Antananarivo, Madagascar’s capital city, has a reputation and it’s not particularly good. Not exactly known for its up-market package holidays, the majority of people travel to the African island to sample its unique wildlife and this can seem like a prospect far removed from the bustling city. Most tourists land at the capital city's airport (with some cheap flights available at certain times of year) before heading off on their travels but you can not visit a country without visiting its capital.
If you want to get the best out of Antananarivo, you have to be prepared to do some walking, and a lot of this is up and down hills. The highest point is 2643m above sea level, making the city one of the highest capitals in the world, but even at an average height of 1400m means that packing some decent walking shoes is advisable. The effects of altitude also need to be considered, whilst it is wise to prepare for a temperate, rather than an equatorial, climate due to the height of the city.
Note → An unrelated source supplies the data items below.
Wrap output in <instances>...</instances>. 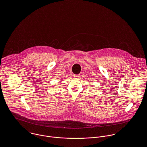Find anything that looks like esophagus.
Wrapping results in <instances>:
<instances>
[{
  "instance_id": "esophagus-1",
  "label": "esophagus",
  "mask_w": 147,
  "mask_h": 147,
  "mask_svg": "<svg viewBox=\"0 0 147 147\" xmlns=\"http://www.w3.org/2000/svg\"><path fill=\"white\" fill-rule=\"evenodd\" d=\"M73 77H74V78H77V77H79V75H74Z\"/></svg>"
}]
</instances>
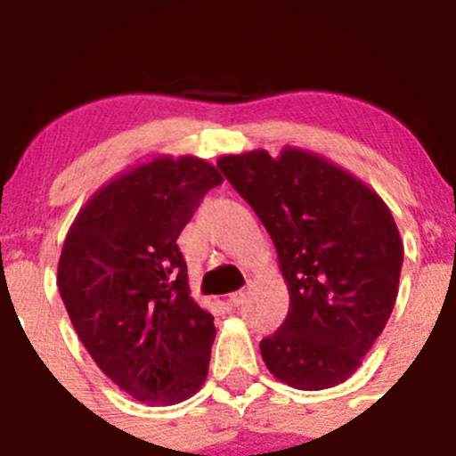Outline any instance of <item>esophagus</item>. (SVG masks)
Masks as SVG:
<instances>
[{
  "label": "esophagus",
  "mask_w": 456,
  "mask_h": 456,
  "mask_svg": "<svg viewBox=\"0 0 456 456\" xmlns=\"http://www.w3.org/2000/svg\"><path fill=\"white\" fill-rule=\"evenodd\" d=\"M244 299H247V292H244V290L232 292V295H229V304H232V305H242Z\"/></svg>",
  "instance_id": "34e87169"
}]
</instances>
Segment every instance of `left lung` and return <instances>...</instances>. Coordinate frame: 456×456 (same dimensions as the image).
Returning <instances> with one entry per match:
<instances>
[{
	"label": "left lung",
	"mask_w": 456,
	"mask_h": 456,
	"mask_svg": "<svg viewBox=\"0 0 456 456\" xmlns=\"http://www.w3.org/2000/svg\"><path fill=\"white\" fill-rule=\"evenodd\" d=\"M218 167L266 227L290 295L260 343L268 371L299 391L352 378L389 321L404 244L385 200L334 161L284 146L223 155Z\"/></svg>",
	"instance_id": "1"
}]
</instances>
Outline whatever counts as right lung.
<instances>
[{"label":"right lung","instance_id":"obj_1","mask_svg":"<svg viewBox=\"0 0 456 456\" xmlns=\"http://www.w3.org/2000/svg\"><path fill=\"white\" fill-rule=\"evenodd\" d=\"M223 183L194 155H155L95 190L67 232L61 297L95 365L151 406L188 400L208 378L214 316L190 297L176 238Z\"/></svg>","mask_w":456,"mask_h":456}]
</instances>
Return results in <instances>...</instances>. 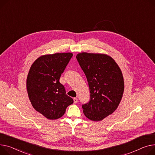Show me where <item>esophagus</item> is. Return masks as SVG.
<instances>
[{"instance_id":"1","label":"esophagus","mask_w":155,"mask_h":155,"mask_svg":"<svg viewBox=\"0 0 155 155\" xmlns=\"http://www.w3.org/2000/svg\"><path fill=\"white\" fill-rule=\"evenodd\" d=\"M74 104H77V103L78 102V99H77V98H74Z\"/></svg>"}]
</instances>
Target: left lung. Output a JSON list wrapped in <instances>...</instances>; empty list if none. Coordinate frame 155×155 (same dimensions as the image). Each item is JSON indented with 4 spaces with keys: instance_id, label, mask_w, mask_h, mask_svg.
Segmentation results:
<instances>
[{
    "instance_id": "left-lung-1",
    "label": "left lung",
    "mask_w": 155,
    "mask_h": 155,
    "mask_svg": "<svg viewBox=\"0 0 155 155\" xmlns=\"http://www.w3.org/2000/svg\"><path fill=\"white\" fill-rule=\"evenodd\" d=\"M77 59L85 73L90 100L82 105L89 120L99 121L118 108L124 91V79L121 69L113 58L104 54L82 52Z\"/></svg>"
}]
</instances>
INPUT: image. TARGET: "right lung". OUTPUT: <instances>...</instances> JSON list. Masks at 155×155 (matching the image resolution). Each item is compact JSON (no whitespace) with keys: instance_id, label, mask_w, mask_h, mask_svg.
<instances>
[{"instance_id":"add662e5","label":"right lung","mask_w":155,"mask_h":155,"mask_svg":"<svg viewBox=\"0 0 155 155\" xmlns=\"http://www.w3.org/2000/svg\"><path fill=\"white\" fill-rule=\"evenodd\" d=\"M73 54L55 53L39 57L31 65L27 90L34 108L48 120L62 117L74 100L59 81Z\"/></svg>"}]
</instances>
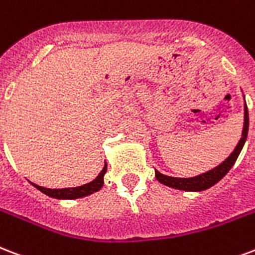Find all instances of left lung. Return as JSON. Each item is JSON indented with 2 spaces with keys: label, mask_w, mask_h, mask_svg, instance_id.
Returning a JSON list of instances; mask_svg holds the SVG:
<instances>
[{
  "label": "left lung",
  "mask_w": 255,
  "mask_h": 255,
  "mask_svg": "<svg viewBox=\"0 0 255 255\" xmlns=\"http://www.w3.org/2000/svg\"><path fill=\"white\" fill-rule=\"evenodd\" d=\"M245 99V96H244ZM244 129H242V136H241L238 144L236 145L234 151L223 160L221 164L217 167H214L211 170L206 171L203 174H199L197 176H192V178H175V176H168L162 172H159L155 168V178L158 179L162 184L167 186V187L175 188V190H182V191H203L207 188L213 187L214 184H217L219 180L222 179L223 176L230 171V168L234 166V163L240 156L241 151L244 148L246 139H248V132H249V111L246 102L244 106Z\"/></svg>",
  "instance_id": "obj_1"
}]
</instances>
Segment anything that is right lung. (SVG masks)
I'll return each instance as SVG.
<instances>
[{
	"label": "right lung",
	"mask_w": 255,
	"mask_h": 255,
	"mask_svg": "<svg viewBox=\"0 0 255 255\" xmlns=\"http://www.w3.org/2000/svg\"><path fill=\"white\" fill-rule=\"evenodd\" d=\"M107 172V163H104L103 170L100 171V174L97 175L96 179H93L92 182H89L87 184L79 186V187H72V188H45L41 186H37V184L32 183V186L40 190L42 194H45L48 197L54 198V199H79V198L88 197L93 192L100 191L104 184V175Z\"/></svg>",
	"instance_id": "obj_1"
}]
</instances>
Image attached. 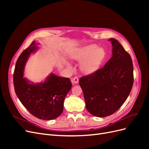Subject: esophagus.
Listing matches in <instances>:
<instances>
[{"mask_svg":"<svg viewBox=\"0 0 149 149\" xmlns=\"http://www.w3.org/2000/svg\"><path fill=\"white\" fill-rule=\"evenodd\" d=\"M79 82V79L77 77H74L71 79V83L73 84H76Z\"/></svg>","mask_w":149,"mask_h":149,"instance_id":"obj_1","label":"esophagus"}]
</instances>
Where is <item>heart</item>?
Wrapping results in <instances>:
<instances>
[{
    "label": "heart",
    "mask_w": 149,
    "mask_h": 149,
    "mask_svg": "<svg viewBox=\"0 0 149 149\" xmlns=\"http://www.w3.org/2000/svg\"><path fill=\"white\" fill-rule=\"evenodd\" d=\"M71 58L81 61L79 68L83 73L92 74L99 70L106 56L104 49L96 45H88L72 52ZM68 67L70 65L68 64Z\"/></svg>",
    "instance_id": "1"
}]
</instances>
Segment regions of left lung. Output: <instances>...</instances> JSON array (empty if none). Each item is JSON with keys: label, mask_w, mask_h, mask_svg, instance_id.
I'll return each instance as SVG.
<instances>
[{"label": "left lung", "mask_w": 149, "mask_h": 149, "mask_svg": "<svg viewBox=\"0 0 149 149\" xmlns=\"http://www.w3.org/2000/svg\"><path fill=\"white\" fill-rule=\"evenodd\" d=\"M109 41L112 45L111 59L104 67L79 79L86 109L99 118L118 111L127 100L134 83L131 57L118 40Z\"/></svg>", "instance_id": "obj_1"}]
</instances>
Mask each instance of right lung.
I'll return each mask as SVG.
<instances>
[{
    "mask_svg": "<svg viewBox=\"0 0 149 149\" xmlns=\"http://www.w3.org/2000/svg\"><path fill=\"white\" fill-rule=\"evenodd\" d=\"M37 45L33 41L18 58L13 73V85L18 98L29 112L40 119L52 120L62 113L65 98L72 85L68 78L53 73L44 82L37 84L24 78L26 62L30 54L38 49Z\"/></svg>",
    "mask_w": 149,
    "mask_h": 149,
    "instance_id": "obj_1",
    "label": "right lung"
}]
</instances>
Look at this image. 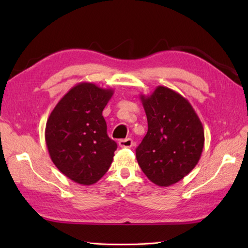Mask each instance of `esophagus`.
Returning <instances> with one entry per match:
<instances>
[{"mask_svg":"<svg viewBox=\"0 0 248 248\" xmlns=\"http://www.w3.org/2000/svg\"><path fill=\"white\" fill-rule=\"evenodd\" d=\"M133 145V140L127 138V139H123L119 141V146L120 148H131Z\"/></svg>","mask_w":248,"mask_h":248,"instance_id":"34e87169","label":"esophagus"}]
</instances>
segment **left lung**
Returning <instances> with one entry per match:
<instances>
[{
  "label": "left lung",
  "mask_w": 248,
  "mask_h": 248,
  "mask_svg": "<svg viewBox=\"0 0 248 248\" xmlns=\"http://www.w3.org/2000/svg\"><path fill=\"white\" fill-rule=\"evenodd\" d=\"M140 98L148 132L136 150L137 161L151 182L169 187L198 164L204 145L203 125L190 103L169 87L157 86Z\"/></svg>",
  "instance_id": "1"
}]
</instances>
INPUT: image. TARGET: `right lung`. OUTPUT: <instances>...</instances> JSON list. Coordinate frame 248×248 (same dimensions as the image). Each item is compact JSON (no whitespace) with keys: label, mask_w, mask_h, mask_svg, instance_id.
Segmentation results:
<instances>
[{"label":"right lung","mask_w":248,"mask_h":248,"mask_svg":"<svg viewBox=\"0 0 248 248\" xmlns=\"http://www.w3.org/2000/svg\"><path fill=\"white\" fill-rule=\"evenodd\" d=\"M112 95L111 89L78 83L59 100L46 124V144L53 164L84 186L97 183L114 159L117 143L108 137L103 117Z\"/></svg>","instance_id":"obj_1"}]
</instances>
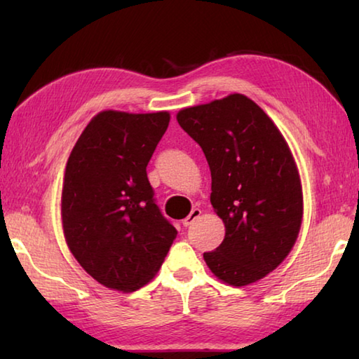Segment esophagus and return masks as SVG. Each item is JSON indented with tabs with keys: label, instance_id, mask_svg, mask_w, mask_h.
<instances>
[{
	"label": "esophagus",
	"instance_id": "1",
	"mask_svg": "<svg viewBox=\"0 0 359 359\" xmlns=\"http://www.w3.org/2000/svg\"><path fill=\"white\" fill-rule=\"evenodd\" d=\"M201 209H198V208H194L191 212H190V215H188L187 218H184V220H182V224H184V226H190V224H193L194 222L198 220L199 217H201Z\"/></svg>",
	"mask_w": 359,
	"mask_h": 359
}]
</instances>
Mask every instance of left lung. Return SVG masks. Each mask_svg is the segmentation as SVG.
<instances>
[{
    "instance_id": "obj_1",
    "label": "left lung",
    "mask_w": 359,
    "mask_h": 359,
    "mask_svg": "<svg viewBox=\"0 0 359 359\" xmlns=\"http://www.w3.org/2000/svg\"><path fill=\"white\" fill-rule=\"evenodd\" d=\"M210 168V203L224 239L204 261L217 278L245 287L288 257L299 234V171L280 130L257 102L233 93L177 112Z\"/></svg>"
}]
</instances>
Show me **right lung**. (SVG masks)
<instances>
[{"instance_id": "right-lung-1", "label": "right lung", "mask_w": 359, "mask_h": 359, "mask_svg": "<svg viewBox=\"0 0 359 359\" xmlns=\"http://www.w3.org/2000/svg\"><path fill=\"white\" fill-rule=\"evenodd\" d=\"M169 120L166 111H102L66 163V244L87 274L111 290L131 293L147 285L177 236L156 208L145 171Z\"/></svg>"}]
</instances>
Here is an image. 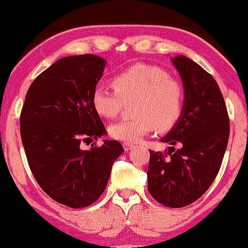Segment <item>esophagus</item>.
<instances>
[{"label": "esophagus", "instance_id": "1", "mask_svg": "<svg viewBox=\"0 0 248 248\" xmlns=\"http://www.w3.org/2000/svg\"><path fill=\"white\" fill-rule=\"evenodd\" d=\"M123 146H124L125 151H130V150H132V149L135 148V145L131 144V143H124Z\"/></svg>", "mask_w": 248, "mask_h": 248}]
</instances>
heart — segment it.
<instances>
[{
	"instance_id": "1",
	"label": "heart",
	"mask_w": 248,
	"mask_h": 248,
	"mask_svg": "<svg viewBox=\"0 0 248 248\" xmlns=\"http://www.w3.org/2000/svg\"><path fill=\"white\" fill-rule=\"evenodd\" d=\"M114 89L98 85L92 92V105L99 116L112 118L124 103H135L132 119L108 126L114 140L136 143L154 130L168 131L177 123L185 108V90L180 82L155 66H131L113 77Z\"/></svg>"
}]
</instances>
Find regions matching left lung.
Returning a JSON list of instances; mask_svg holds the SVG:
<instances>
[{
  "label": "left lung",
  "instance_id": "left-lung-1",
  "mask_svg": "<svg viewBox=\"0 0 248 248\" xmlns=\"http://www.w3.org/2000/svg\"><path fill=\"white\" fill-rule=\"evenodd\" d=\"M183 82L185 108L163 143L150 151L148 190L157 202L181 208L201 198L219 172L230 137V118L215 79L185 55L171 58Z\"/></svg>",
  "mask_w": 248,
  "mask_h": 248
}]
</instances>
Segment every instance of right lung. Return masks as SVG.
I'll return each mask as SVG.
<instances>
[{
    "label": "right lung",
    "mask_w": 248,
    "mask_h": 248,
    "mask_svg": "<svg viewBox=\"0 0 248 248\" xmlns=\"http://www.w3.org/2000/svg\"><path fill=\"white\" fill-rule=\"evenodd\" d=\"M105 63L93 54L55 61L31 82L21 111V140L36 182L71 208L99 199L124 151L121 143L108 140L90 150L80 148L81 142L106 134L91 100Z\"/></svg>",
    "instance_id": "right-lung-1"
}]
</instances>
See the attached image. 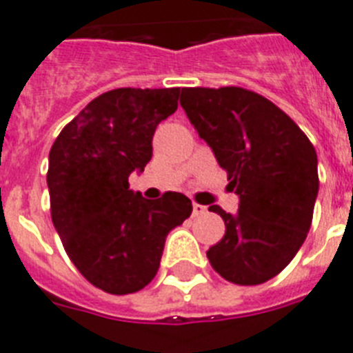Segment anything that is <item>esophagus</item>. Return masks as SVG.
I'll return each mask as SVG.
<instances>
[{"label":"esophagus","instance_id":"esophagus-1","mask_svg":"<svg viewBox=\"0 0 353 353\" xmlns=\"http://www.w3.org/2000/svg\"><path fill=\"white\" fill-rule=\"evenodd\" d=\"M205 205H200V204H193V216H200L205 213Z\"/></svg>","mask_w":353,"mask_h":353}]
</instances>
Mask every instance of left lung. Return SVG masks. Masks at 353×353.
Here are the masks:
<instances>
[{
    "label": "left lung",
    "instance_id": "left-lung-1",
    "mask_svg": "<svg viewBox=\"0 0 353 353\" xmlns=\"http://www.w3.org/2000/svg\"><path fill=\"white\" fill-rule=\"evenodd\" d=\"M180 105L239 194L236 215L210 208L225 224L208 250L211 266L233 284L266 283L292 262L312 225L314 145L286 112L242 87H185Z\"/></svg>",
    "mask_w": 353,
    "mask_h": 353
}]
</instances>
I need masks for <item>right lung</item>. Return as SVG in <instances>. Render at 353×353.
Returning <instances> with one entry per match:
<instances>
[{
  "mask_svg": "<svg viewBox=\"0 0 353 353\" xmlns=\"http://www.w3.org/2000/svg\"><path fill=\"white\" fill-rule=\"evenodd\" d=\"M180 89H114L89 101L52 143L50 216L69 259L97 288L134 293L159 272L165 236L191 215L168 191L148 200L129 190L153 157V134L179 107Z\"/></svg>",
  "mask_w": 353,
  "mask_h": 353,
  "instance_id": "obj_1",
  "label": "right lung"
}]
</instances>
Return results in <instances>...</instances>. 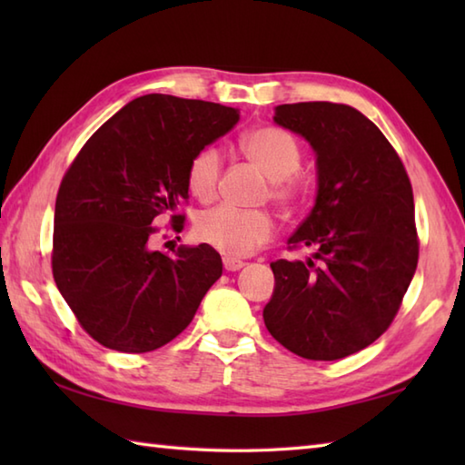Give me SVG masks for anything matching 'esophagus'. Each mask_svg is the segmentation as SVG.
I'll use <instances>...</instances> for the list:
<instances>
[{"label":"esophagus","mask_w":465,"mask_h":465,"mask_svg":"<svg viewBox=\"0 0 465 465\" xmlns=\"http://www.w3.org/2000/svg\"><path fill=\"white\" fill-rule=\"evenodd\" d=\"M243 262L242 260H235V258H223V268L227 270V272H238V270H242L243 268Z\"/></svg>","instance_id":"obj_1"}]
</instances>
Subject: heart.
<instances>
[{
    "mask_svg": "<svg viewBox=\"0 0 465 465\" xmlns=\"http://www.w3.org/2000/svg\"><path fill=\"white\" fill-rule=\"evenodd\" d=\"M240 150L270 180V200L283 210H295L308 197V185L298 173L302 145L295 137L275 125H262L240 137ZM223 170L222 152L207 145L187 165V190L202 202L217 192ZM273 220L268 212H242L233 207H215L195 220L193 232L202 243L225 258H243L272 240Z\"/></svg>",
    "mask_w": 465,
    "mask_h": 465,
    "instance_id": "obj_1",
    "label": "heart"
}]
</instances>
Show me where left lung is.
Returning <instances> with one entry per match:
<instances>
[{"instance_id": "left-lung-1", "label": "left lung", "mask_w": 465, "mask_h": 465, "mask_svg": "<svg viewBox=\"0 0 465 465\" xmlns=\"http://www.w3.org/2000/svg\"><path fill=\"white\" fill-rule=\"evenodd\" d=\"M273 122L313 147L318 197L288 240L290 250L312 248L313 258L272 263L265 328L300 358L341 360L390 328L416 273L410 177L378 125L351 105L283 104Z\"/></svg>"}]
</instances>
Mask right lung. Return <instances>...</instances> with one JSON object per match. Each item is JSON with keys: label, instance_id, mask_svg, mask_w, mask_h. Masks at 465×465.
<instances>
[{"label": "right lung", "instance_id": "1", "mask_svg": "<svg viewBox=\"0 0 465 465\" xmlns=\"http://www.w3.org/2000/svg\"><path fill=\"white\" fill-rule=\"evenodd\" d=\"M233 107L150 94L122 107L59 185L52 272L82 328L105 348L143 353L180 335L220 280L210 245L152 248L155 222L183 227L192 157L238 124Z\"/></svg>", "mask_w": 465, "mask_h": 465}]
</instances>
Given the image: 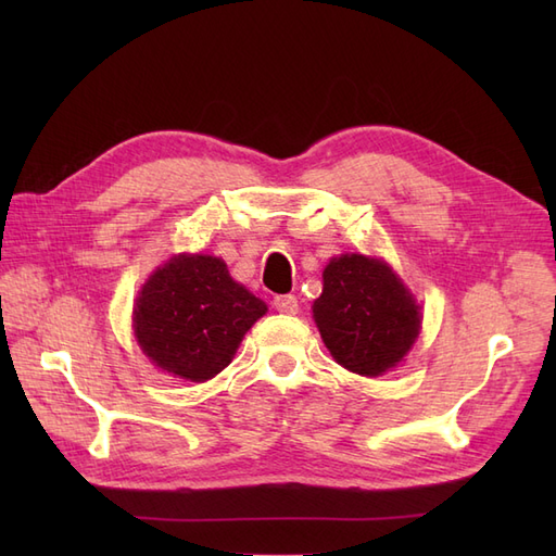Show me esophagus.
I'll use <instances>...</instances> for the list:
<instances>
[{"instance_id":"1","label":"esophagus","mask_w":556,"mask_h":556,"mask_svg":"<svg viewBox=\"0 0 556 556\" xmlns=\"http://www.w3.org/2000/svg\"><path fill=\"white\" fill-rule=\"evenodd\" d=\"M274 308L278 313L294 315V313H299V301L294 294H278V296H274Z\"/></svg>"}]
</instances>
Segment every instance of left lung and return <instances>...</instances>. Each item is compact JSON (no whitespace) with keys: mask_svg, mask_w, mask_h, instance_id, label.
Returning <instances> with one entry per match:
<instances>
[{"mask_svg":"<svg viewBox=\"0 0 556 556\" xmlns=\"http://www.w3.org/2000/svg\"><path fill=\"white\" fill-rule=\"evenodd\" d=\"M313 315L333 359L359 376H380L410 350L419 308L392 268L364 255L336 257Z\"/></svg>","mask_w":556,"mask_h":556,"instance_id":"1","label":"left lung"}]
</instances>
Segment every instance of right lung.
<instances>
[{
  "label": "right lung",
  "mask_w": 556,
  "mask_h": 556,
  "mask_svg": "<svg viewBox=\"0 0 556 556\" xmlns=\"http://www.w3.org/2000/svg\"><path fill=\"white\" fill-rule=\"evenodd\" d=\"M264 313V301L233 282L223 260L178 255L146 282L134 333L162 371L204 382L231 362Z\"/></svg>",
  "instance_id": "right-lung-1"
}]
</instances>
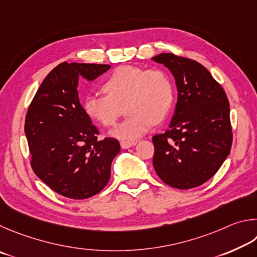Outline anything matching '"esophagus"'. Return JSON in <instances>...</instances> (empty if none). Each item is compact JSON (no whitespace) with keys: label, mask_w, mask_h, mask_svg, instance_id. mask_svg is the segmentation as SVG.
I'll list each match as a JSON object with an SVG mask.
<instances>
[{"label":"esophagus","mask_w":257,"mask_h":257,"mask_svg":"<svg viewBox=\"0 0 257 257\" xmlns=\"http://www.w3.org/2000/svg\"><path fill=\"white\" fill-rule=\"evenodd\" d=\"M136 141H120V147L123 148V149H127V148L136 146Z\"/></svg>","instance_id":"1"}]
</instances>
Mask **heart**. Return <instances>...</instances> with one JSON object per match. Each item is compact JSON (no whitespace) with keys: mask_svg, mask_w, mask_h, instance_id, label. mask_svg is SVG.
<instances>
[{"mask_svg":"<svg viewBox=\"0 0 257 257\" xmlns=\"http://www.w3.org/2000/svg\"><path fill=\"white\" fill-rule=\"evenodd\" d=\"M106 94H89L83 108L90 118L105 127L115 125L125 103L127 117L110 134L119 140L133 141L142 137L151 124L167 118L174 106L173 81L164 70L137 65L117 67L103 80Z\"/></svg>","mask_w":257,"mask_h":257,"instance_id":"1","label":"heart"}]
</instances>
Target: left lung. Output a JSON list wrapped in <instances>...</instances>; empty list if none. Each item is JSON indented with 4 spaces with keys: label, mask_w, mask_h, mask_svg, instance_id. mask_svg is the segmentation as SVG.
Returning <instances> with one entry per match:
<instances>
[{
    "label": "left lung",
    "mask_w": 257,
    "mask_h": 257,
    "mask_svg": "<svg viewBox=\"0 0 257 257\" xmlns=\"http://www.w3.org/2000/svg\"><path fill=\"white\" fill-rule=\"evenodd\" d=\"M152 60L168 67L178 90L169 128L152 138L155 170L169 186L197 187L214 176L231 149L227 94L199 62L172 53Z\"/></svg>",
    "instance_id": "1"
}]
</instances>
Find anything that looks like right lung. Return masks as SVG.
Listing matches in <instances>:
<instances>
[{
    "instance_id": "right-lung-1",
    "label": "right lung",
    "mask_w": 257,
    "mask_h": 257,
    "mask_svg": "<svg viewBox=\"0 0 257 257\" xmlns=\"http://www.w3.org/2000/svg\"><path fill=\"white\" fill-rule=\"evenodd\" d=\"M108 64L63 62L49 72L28 107L25 133L34 173L54 192L83 200L98 194L110 178L120 150L114 138L99 140L78 97L79 76L92 81Z\"/></svg>"
}]
</instances>
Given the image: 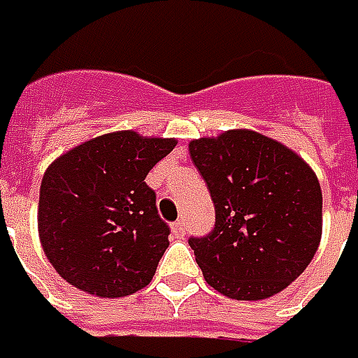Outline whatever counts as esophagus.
<instances>
[{"label": "esophagus", "mask_w": 358, "mask_h": 358, "mask_svg": "<svg viewBox=\"0 0 358 358\" xmlns=\"http://www.w3.org/2000/svg\"><path fill=\"white\" fill-rule=\"evenodd\" d=\"M173 235L177 237V239H183L185 235H187V227H185V222L183 220H179V222H175L173 224Z\"/></svg>", "instance_id": "esophagus-1"}]
</instances>
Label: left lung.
Returning a JSON list of instances; mask_svg holds the SVG:
<instances>
[{"label":"left lung","mask_w":358,"mask_h":358,"mask_svg":"<svg viewBox=\"0 0 358 358\" xmlns=\"http://www.w3.org/2000/svg\"><path fill=\"white\" fill-rule=\"evenodd\" d=\"M215 210L189 245L204 280L237 301L266 299L310 264L322 235V191L310 167L264 134L227 131L189 144Z\"/></svg>","instance_id":"left-lung-1"}]
</instances>
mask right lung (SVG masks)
<instances>
[{"label": "right lung", "instance_id": "obj_1", "mask_svg": "<svg viewBox=\"0 0 358 358\" xmlns=\"http://www.w3.org/2000/svg\"><path fill=\"white\" fill-rule=\"evenodd\" d=\"M175 144L121 131L80 144L48 167L38 231L63 280L98 296L131 295L150 283L169 247V225L144 179Z\"/></svg>", "mask_w": 358, "mask_h": 358}]
</instances>
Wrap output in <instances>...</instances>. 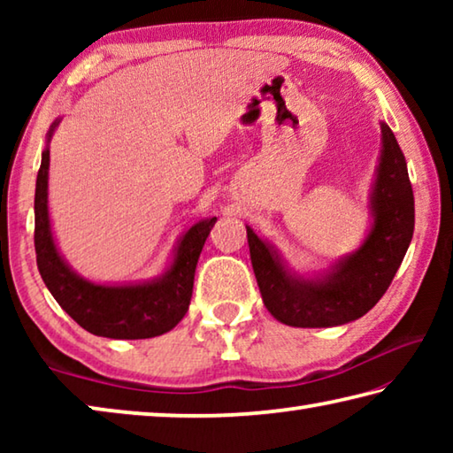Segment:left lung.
<instances>
[{
  "instance_id": "1",
  "label": "left lung",
  "mask_w": 453,
  "mask_h": 453,
  "mask_svg": "<svg viewBox=\"0 0 453 453\" xmlns=\"http://www.w3.org/2000/svg\"><path fill=\"white\" fill-rule=\"evenodd\" d=\"M381 157L372 191L373 226L356 254L321 280L289 273L270 243L248 227L254 273L267 311L294 327H332L365 316L386 294L410 248L416 210L403 151L381 124Z\"/></svg>"
}]
</instances>
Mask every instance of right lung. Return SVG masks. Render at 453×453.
Here are the masks:
<instances>
[{
	"label": "right lung",
	"mask_w": 453,
	"mask_h": 453,
	"mask_svg": "<svg viewBox=\"0 0 453 453\" xmlns=\"http://www.w3.org/2000/svg\"><path fill=\"white\" fill-rule=\"evenodd\" d=\"M59 121H53L48 142ZM50 148L42 153L35 181V257L42 280L56 302L89 334L113 340H145L170 332L186 316L197 257L216 218L191 226L178 243L173 264L162 278L134 286H97L70 270L53 243L48 213Z\"/></svg>",
	"instance_id": "obj_1"
}]
</instances>
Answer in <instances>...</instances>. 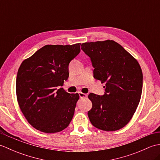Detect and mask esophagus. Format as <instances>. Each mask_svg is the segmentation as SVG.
<instances>
[{
  "mask_svg": "<svg viewBox=\"0 0 160 160\" xmlns=\"http://www.w3.org/2000/svg\"><path fill=\"white\" fill-rule=\"evenodd\" d=\"M78 94H79L80 98H85L87 97V94L80 92H80H78Z\"/></svg>",
  "mask_w": 160,
  "mask_h": 160,
  "instance_id": "esophagus-1",
  "label": "esophagus"
}]
</instances>
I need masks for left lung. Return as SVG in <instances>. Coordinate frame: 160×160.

The rainy season is between November and April, which is something else for tourists to bear in mind.
|Rova Queen's Palace|
If you accept the need to climb hundreds of stone steps if you wish to see the main sights, you will discover a city rich in cultural, historical and architectural attractions, albeit one which is quietly crumbling. The highlights are definitely the Queen’s Palace (Rova), which is a long walk from the hotel district and the nearby Prime Minister’s Palace. However, the former was destroyed by fire some fifteen years ago and is merely a shell.
In the eighteenth and nineteenth centuries, Antananarivo was the capital of the Merina monarchs and they conquered the rest of Madagascar from here. Buildings from this era were typically made out of wood or rushes before the introduction of stone in 1869, so few survive. Some of the timber palaces from the pre-stone era still sit atop the ridge on which the capital is built and provide an Indonesian influence to the city. Since then, buildings from the French colonial era have been dominant. These include more palaces, Anglican and Roman Catholic cathedrals, and civil buildings including hospitals and colleges.
The pastel terracotta of the buildings blends seamlessly with the rice paddies, which are prevalent throughout the capital. Visiting the markets is definitely worth it, particularly The Lemur Park, which is 45 minutes out of the city and has a good restaurant.
Walking is definitely the best way to see the city but the poverty is endemic. Beggars will hassle tourists for money, so remember to keep your guard but a forceful ‘Non, merci’ should see them leave you alone.